**Work to do:**
Copy out the items from the line containing "As pictured, is" to the line containing "297 centimetres", both included, precisely as they appear.

**Given records:**
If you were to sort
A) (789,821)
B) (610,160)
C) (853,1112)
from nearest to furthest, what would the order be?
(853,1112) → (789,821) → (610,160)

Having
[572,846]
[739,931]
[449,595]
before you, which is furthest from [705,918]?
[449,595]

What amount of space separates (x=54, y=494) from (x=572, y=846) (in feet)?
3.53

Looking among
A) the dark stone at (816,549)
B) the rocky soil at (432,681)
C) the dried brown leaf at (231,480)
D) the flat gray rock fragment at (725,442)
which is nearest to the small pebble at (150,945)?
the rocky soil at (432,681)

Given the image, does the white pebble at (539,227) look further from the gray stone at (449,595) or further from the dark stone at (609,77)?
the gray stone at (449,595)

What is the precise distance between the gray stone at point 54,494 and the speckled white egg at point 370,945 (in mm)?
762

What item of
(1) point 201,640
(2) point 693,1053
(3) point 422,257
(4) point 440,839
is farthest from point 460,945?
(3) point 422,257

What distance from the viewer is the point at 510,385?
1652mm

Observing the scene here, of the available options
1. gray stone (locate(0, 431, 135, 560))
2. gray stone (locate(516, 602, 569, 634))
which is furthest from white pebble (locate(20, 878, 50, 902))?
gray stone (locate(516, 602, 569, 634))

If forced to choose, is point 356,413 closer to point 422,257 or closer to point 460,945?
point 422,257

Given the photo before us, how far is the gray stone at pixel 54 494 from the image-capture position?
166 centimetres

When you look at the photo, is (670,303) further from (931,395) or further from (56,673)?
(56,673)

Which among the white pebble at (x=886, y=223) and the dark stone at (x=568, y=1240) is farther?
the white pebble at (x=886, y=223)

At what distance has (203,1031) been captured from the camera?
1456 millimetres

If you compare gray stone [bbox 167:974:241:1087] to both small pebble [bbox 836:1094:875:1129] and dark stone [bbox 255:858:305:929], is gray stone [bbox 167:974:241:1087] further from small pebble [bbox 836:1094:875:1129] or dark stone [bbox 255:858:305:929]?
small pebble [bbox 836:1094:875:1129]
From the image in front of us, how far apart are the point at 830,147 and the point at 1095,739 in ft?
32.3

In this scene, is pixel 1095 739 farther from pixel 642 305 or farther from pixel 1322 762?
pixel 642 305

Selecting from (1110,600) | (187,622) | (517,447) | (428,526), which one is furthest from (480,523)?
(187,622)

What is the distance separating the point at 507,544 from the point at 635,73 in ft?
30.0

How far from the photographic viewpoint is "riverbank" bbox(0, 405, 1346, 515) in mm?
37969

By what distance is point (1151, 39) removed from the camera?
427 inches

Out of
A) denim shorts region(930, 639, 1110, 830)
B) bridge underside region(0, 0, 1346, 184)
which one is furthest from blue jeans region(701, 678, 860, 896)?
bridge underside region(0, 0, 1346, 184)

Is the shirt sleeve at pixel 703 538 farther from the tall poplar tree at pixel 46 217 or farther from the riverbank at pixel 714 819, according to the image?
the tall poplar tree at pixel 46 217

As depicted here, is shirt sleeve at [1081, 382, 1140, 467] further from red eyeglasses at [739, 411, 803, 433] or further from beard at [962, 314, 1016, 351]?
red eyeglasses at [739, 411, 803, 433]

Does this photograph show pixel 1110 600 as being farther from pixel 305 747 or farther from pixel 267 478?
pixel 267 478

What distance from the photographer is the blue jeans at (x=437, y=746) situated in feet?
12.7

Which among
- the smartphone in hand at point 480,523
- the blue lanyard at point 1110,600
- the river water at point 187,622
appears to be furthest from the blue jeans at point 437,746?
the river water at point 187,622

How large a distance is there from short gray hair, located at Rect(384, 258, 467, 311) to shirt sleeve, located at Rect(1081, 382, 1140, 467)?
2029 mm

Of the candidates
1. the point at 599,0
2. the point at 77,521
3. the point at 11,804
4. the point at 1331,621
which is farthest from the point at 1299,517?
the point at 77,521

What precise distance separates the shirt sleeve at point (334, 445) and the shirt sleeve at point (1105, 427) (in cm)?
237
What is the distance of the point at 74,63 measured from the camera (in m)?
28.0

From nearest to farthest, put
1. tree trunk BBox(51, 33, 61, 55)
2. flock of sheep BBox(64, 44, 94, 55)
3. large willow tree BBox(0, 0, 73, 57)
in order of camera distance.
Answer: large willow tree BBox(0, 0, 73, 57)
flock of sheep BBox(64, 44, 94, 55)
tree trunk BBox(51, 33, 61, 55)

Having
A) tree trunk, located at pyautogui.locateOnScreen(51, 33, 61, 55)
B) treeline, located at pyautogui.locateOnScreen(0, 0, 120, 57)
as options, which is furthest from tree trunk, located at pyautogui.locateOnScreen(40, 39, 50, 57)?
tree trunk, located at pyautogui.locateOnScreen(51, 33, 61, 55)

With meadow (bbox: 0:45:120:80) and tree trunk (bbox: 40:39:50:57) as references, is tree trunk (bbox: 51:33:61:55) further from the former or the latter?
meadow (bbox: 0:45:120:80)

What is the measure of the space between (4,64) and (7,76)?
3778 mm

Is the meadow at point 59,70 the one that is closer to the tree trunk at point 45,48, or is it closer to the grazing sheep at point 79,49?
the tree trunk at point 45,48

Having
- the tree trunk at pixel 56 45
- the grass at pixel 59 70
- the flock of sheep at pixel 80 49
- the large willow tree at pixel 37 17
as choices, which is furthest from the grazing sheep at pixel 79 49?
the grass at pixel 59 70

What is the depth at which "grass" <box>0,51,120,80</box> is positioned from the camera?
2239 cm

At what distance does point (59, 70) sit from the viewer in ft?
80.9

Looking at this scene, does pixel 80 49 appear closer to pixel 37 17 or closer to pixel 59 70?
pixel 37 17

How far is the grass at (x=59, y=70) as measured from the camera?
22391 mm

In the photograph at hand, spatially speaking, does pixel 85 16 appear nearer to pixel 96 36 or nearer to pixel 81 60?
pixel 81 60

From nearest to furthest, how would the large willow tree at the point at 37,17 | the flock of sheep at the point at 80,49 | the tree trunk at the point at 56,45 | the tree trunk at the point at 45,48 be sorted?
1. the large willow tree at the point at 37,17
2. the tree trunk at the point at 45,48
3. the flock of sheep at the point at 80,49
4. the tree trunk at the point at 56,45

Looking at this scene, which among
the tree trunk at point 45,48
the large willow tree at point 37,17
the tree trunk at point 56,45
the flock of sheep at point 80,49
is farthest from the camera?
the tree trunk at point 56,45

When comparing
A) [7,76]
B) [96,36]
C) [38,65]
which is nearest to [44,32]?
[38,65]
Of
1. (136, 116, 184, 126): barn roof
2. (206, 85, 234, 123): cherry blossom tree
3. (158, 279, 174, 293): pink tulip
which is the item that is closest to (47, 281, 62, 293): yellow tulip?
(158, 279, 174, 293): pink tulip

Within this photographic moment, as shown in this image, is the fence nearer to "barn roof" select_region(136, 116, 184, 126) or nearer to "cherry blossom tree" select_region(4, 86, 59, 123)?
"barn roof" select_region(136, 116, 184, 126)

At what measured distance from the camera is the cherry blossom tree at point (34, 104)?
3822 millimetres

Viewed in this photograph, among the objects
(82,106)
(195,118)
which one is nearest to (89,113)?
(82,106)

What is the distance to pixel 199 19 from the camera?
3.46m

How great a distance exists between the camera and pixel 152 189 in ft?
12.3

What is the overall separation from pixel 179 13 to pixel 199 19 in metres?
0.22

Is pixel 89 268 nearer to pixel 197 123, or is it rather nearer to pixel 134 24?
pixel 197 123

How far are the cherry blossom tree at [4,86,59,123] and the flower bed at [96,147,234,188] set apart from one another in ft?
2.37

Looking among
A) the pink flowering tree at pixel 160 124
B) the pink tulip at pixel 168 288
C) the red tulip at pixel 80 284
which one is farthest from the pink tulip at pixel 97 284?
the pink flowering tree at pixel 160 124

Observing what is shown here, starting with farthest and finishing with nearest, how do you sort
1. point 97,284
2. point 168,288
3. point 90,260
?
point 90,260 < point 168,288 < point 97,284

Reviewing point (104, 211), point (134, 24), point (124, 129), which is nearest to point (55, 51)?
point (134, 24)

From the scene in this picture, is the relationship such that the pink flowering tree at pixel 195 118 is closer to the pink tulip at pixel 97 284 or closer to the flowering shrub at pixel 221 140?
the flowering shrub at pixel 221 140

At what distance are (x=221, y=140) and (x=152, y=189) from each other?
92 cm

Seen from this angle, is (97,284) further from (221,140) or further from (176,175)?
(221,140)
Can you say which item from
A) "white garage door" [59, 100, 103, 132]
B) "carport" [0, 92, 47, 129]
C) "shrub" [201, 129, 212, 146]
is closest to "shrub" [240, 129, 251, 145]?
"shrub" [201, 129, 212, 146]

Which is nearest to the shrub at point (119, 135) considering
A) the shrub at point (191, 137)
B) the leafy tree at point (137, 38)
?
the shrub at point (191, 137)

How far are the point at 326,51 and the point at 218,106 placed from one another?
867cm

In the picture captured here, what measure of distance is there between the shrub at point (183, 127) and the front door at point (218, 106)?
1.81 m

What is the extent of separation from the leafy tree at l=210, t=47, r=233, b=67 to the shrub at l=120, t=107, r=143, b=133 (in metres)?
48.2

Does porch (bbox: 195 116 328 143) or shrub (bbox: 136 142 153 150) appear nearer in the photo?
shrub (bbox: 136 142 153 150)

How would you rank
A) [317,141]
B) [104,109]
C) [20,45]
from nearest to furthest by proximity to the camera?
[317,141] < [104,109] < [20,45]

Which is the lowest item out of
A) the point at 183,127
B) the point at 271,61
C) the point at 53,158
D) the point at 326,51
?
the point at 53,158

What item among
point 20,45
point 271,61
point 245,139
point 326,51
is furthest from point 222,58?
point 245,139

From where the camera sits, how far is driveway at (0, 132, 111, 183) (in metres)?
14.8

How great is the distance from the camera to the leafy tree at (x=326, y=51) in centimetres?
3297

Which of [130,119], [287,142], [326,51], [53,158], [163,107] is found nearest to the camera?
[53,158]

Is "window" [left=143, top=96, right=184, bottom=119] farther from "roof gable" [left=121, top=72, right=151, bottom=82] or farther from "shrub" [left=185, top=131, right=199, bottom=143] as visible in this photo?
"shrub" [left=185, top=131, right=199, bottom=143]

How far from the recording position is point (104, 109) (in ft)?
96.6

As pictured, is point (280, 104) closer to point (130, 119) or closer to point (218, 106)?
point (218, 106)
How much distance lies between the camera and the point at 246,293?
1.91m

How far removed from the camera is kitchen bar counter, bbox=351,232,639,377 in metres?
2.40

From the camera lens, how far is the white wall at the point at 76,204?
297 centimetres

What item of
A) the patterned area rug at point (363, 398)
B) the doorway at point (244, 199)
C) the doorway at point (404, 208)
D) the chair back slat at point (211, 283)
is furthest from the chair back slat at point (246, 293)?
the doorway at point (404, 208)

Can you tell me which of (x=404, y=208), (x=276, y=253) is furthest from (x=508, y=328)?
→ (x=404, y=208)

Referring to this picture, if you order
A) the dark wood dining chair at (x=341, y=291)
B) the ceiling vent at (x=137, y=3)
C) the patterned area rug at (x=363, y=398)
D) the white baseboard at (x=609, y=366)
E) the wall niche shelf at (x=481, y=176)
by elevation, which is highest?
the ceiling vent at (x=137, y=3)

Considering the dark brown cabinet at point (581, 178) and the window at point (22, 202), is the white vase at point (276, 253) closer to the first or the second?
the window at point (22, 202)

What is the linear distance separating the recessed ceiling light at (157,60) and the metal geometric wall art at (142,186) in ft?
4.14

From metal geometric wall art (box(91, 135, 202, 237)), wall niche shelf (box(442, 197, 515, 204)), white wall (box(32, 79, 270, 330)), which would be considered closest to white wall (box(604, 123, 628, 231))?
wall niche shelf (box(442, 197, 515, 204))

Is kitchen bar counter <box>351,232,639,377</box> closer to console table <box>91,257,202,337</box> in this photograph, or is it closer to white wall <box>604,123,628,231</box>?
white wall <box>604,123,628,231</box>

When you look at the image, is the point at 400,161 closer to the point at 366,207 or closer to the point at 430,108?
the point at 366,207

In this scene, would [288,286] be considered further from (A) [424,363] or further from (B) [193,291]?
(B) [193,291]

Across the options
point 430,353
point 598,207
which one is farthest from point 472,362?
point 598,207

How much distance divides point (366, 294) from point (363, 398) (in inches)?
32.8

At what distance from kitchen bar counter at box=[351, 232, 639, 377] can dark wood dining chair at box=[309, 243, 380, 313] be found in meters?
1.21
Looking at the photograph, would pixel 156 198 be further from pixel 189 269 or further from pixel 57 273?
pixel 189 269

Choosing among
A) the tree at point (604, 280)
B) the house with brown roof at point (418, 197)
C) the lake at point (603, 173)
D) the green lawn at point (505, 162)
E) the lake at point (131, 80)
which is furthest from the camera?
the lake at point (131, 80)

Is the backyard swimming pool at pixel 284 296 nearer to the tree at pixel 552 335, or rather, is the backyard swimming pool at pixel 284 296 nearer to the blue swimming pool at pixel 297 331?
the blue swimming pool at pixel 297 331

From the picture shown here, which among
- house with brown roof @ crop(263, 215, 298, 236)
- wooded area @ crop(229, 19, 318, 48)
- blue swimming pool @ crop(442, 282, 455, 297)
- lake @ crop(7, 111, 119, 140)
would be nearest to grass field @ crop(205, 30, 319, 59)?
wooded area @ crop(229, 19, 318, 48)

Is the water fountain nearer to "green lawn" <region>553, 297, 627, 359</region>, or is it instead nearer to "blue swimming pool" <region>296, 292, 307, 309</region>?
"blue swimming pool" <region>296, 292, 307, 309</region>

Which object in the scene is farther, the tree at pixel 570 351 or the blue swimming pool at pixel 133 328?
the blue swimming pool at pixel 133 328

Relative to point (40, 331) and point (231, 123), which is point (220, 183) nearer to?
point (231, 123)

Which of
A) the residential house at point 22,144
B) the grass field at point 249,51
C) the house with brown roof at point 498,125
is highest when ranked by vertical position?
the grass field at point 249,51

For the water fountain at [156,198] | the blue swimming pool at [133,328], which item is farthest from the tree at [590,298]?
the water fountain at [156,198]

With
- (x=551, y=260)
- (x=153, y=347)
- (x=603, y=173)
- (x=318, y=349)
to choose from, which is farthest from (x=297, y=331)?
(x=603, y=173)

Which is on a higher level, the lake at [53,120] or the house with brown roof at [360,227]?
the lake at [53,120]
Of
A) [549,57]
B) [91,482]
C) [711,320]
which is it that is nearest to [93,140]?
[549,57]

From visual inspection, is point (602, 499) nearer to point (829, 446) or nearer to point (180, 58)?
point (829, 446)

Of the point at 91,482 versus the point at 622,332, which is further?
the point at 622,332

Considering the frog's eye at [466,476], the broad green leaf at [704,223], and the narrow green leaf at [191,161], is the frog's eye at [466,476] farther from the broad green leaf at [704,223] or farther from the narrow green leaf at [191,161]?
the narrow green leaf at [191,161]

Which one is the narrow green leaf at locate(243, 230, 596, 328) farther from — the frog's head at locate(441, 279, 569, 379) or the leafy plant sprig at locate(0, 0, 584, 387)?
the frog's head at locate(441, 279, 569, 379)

**Full answer:**
As pictured, is point (280, 104) closer to point (130, 119) or closer to point (218, 106)?
point (218, 106)
How much distance lies between the camera and the point at 246,293?
1.91m

How far removed from the camera is kitchen bar counter, bbox=351,232,639,377 in metres?
2.40

From the camera lens, how far is the white wall at the point at 76,204?
297 centimetres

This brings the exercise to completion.